26 Mart tarihli yazımda “ Evet, taşeron işçilerin artık kadroya geçebileceklerinin müjdesini verebiliriz. Zira Karayolları Genel Müdürlüğü bünyesinde çalışan yaklaşık on bin taşeron işçinin, mahkeme kararı gereği kadroya geçiş süreci tamamlanmak üzere. Ulaştırma Bakanımız Sayın Binali YILDIRIM’ ın, Sayın Başbakanımızla yapmış olduğu görüşmeler doğrultusunda, YOL-İŞ Sendikasının da desteğiyle Karayolları Genel Müdürlüğü bünyesindeki taşeron işçilerin kadroya geçirilmesine ilişkin yazı, onay için Maliye Bakanlığına gönderilmiştir. Bu sürecin son basamağı olan Maliye Bakanlığının onayı ile bundan sonra bütün taşeron işçi gardaşlarımız geçici işçi statüsünde çalışarak, ikinci skaladan maaş alacaklardır ” demiş, yani taşeron işçilerin kadroya geçeceklerini belirtmiştim.
Ancak taşeron işçiler tarafından açılan binlerce dava ile büyük sıkıntı yaşayan Çalışma Bakanlığı, bu sorunu çözmek için çalışmalar yaptı. Bu çalışmaların neticesinde bakanlık, taşeron işçileri ya mahkeme kararları doğrultusunda kadroya geçirecek ya da tazminatlarını ödeyip hepsini çıkartacaktı. Ancak, akla taşeron işçilere bir oyun oynamak geldi. Bakanlık bürokrasisine göre, 4857 sayılı kanunun 2. Maddesi değiştirildimi bu iş kökten çözülüyordu.
Oysa, Anayasa’nın 128. maddesinin birinci fıkrasında, Devlet’in,
kamu iktisadi teşebbüsleri ve diğer kamu tüzel kişilerinin genel
idare esaslarına göre yürütmekle yükümlü oldukları kamu hizmetlerinin
gerektirdiği aslî ve sürekli görevlerin, memurlar ve diğer kamu
görevlileri eliyle yürütüleceği belirtilmiştir.
Yine, 4857 sayılı iş kanunun 2. Maddesiine göre;
İşveren adına hareket eden ve işin, işyerinin ve işletmenin yönetiminde görev alan kimselere işveren vekili denir. İşveren vekilinin bu sıfatla işçilere karşı işlem ve yükümlülüklerinden doğrudan işveren sorumludur.

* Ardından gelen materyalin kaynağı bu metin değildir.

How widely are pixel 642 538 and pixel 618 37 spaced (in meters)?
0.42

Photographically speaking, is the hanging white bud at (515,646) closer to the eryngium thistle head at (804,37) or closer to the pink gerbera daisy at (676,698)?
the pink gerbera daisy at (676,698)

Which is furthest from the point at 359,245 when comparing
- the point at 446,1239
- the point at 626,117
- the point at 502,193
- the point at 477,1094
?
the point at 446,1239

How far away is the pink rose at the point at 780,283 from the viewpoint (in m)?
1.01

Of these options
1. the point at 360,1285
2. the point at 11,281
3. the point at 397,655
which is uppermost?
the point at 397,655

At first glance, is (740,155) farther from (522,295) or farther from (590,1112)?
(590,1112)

Bu Kanunda işveren için öngörülen her çeşit sorumluluk ve zorunluluklar işveren vekilleri hakkında da uygulanır. İşveren vekilliği sıfatı, işçilere tanınan hak ve yükümlülükleri ortadan kaldırmaz.

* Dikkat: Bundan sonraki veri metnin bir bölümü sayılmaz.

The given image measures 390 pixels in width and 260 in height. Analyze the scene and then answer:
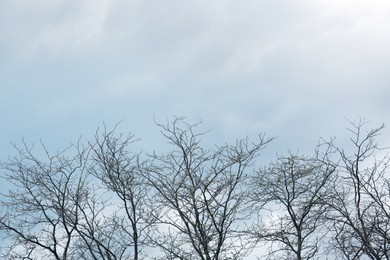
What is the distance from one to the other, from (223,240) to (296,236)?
1646 millimetres

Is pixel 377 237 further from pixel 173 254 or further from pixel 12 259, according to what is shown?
pixel 12 259

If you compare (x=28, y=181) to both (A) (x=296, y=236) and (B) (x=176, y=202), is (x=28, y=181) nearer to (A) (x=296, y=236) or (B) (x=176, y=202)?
(B) (x=176, y=202)

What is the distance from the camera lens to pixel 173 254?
17.3m

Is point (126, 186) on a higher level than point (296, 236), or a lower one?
higher

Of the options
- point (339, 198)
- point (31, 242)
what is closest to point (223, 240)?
point (339, 198)

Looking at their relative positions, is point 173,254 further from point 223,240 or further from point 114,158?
point 114,158

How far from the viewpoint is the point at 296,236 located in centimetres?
1750

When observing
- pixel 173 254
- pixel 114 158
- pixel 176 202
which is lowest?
pixel 173 254

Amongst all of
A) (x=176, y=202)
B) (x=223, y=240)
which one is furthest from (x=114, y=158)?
(x=223, y=240)

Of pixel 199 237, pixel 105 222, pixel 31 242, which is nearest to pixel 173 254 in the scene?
pixel 199 237

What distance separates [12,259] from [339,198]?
740 centimetres

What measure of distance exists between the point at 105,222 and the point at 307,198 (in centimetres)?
465

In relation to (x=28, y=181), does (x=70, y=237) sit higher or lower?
lower

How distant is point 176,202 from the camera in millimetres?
17688
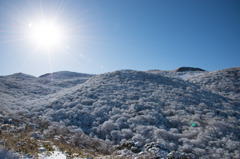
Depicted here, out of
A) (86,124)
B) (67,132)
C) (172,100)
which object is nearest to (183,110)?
(172,100)

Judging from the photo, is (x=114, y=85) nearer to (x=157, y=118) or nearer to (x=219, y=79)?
(x=157, y=118)

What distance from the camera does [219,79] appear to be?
2853cm

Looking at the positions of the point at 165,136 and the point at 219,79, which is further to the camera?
the point at 219,79

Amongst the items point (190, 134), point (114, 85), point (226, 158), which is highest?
point (114, 85)

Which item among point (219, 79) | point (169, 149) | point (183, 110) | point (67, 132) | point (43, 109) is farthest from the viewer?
point (219, 79)

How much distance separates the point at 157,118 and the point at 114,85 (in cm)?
1129

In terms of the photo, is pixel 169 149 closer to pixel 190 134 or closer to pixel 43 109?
pixel 190 134

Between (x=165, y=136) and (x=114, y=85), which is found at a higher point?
(x=114, y=85)

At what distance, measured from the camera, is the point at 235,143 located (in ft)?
27.1

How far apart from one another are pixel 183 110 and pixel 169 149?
6978 mm

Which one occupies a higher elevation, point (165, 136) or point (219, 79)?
point (219, 79)

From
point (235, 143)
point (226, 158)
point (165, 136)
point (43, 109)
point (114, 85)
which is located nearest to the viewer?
point (226, 158)

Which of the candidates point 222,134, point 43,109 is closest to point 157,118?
point 222,134

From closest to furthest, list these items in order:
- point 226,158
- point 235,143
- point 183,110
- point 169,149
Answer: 1. point 226,158
2. point 169,149
3. point 235,143
4. point 183,110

Bir işverenden, işyerinde yürüttüğü mal veya hizmet üretimine ilişkin yardımcı işlerinde veya asıl işin bir bölümünde işletmenin ve işin gereği ile teknolojik nedenlerle uzmanlık gerektiren işlerde iş alan ve bu iş için görevlendirdiği işçilerini sadece bu işyerinde aldığı işte çalıştıran diğer işveren ile iş aldığı işveren arasında kurulan ilişkiye asıl işveren-alt işveren ilişkisi denir. Bu ilişkide asıl işveren, alt işverenin işçilerine karşı o işyeri ile ilgili olarak bu Kanundan, iş sözleşmesinden veya alt işverenin taraf olduğu toplu iş sözleşmesinden doğan yükümlülüklerinden alt işveren ile birlikte sorumludur.
Asıl işverenin işçilerinin alt işveren tarafından işe alınarak çalıştırılmaya devam ettirilmesi suretiyle hakları kısıtlanamaz veya daha önce o işyerinde çalıştırılan kimse ile alt işveren ilişkisi kurulamaz. Aksi halde ve genel olarak asıl işveren alt işveren ilişkisinin muvazaalı işleme dayandığı kabul edilerek alt işverenin işçileri başlangıçtan itibaren asıl işverenin işçisi sayılarak işlem görürler. İşletmenin ve işin gereği ile teknolojik nedenlerle uzmanlık gerektiren işler dışında asıl iş bölünerek alt işverenlere verilemez denilmektedir.
İşte, bu madde değiştiğinde devletin asli işi de taşerona verilebilir hale gelecek ve ellerinde mahkeme kararı olmayan tüm taşeron işçiler kadroya geçme haklarını kaybetmiş olacaklardır. Taşeron işçiler! bir sabah ansızın bu yasanın geçtiğini görebilir ve kadroya geçme haklarınızı kaybetmiş olabilirsiniz. Benden söylemesi.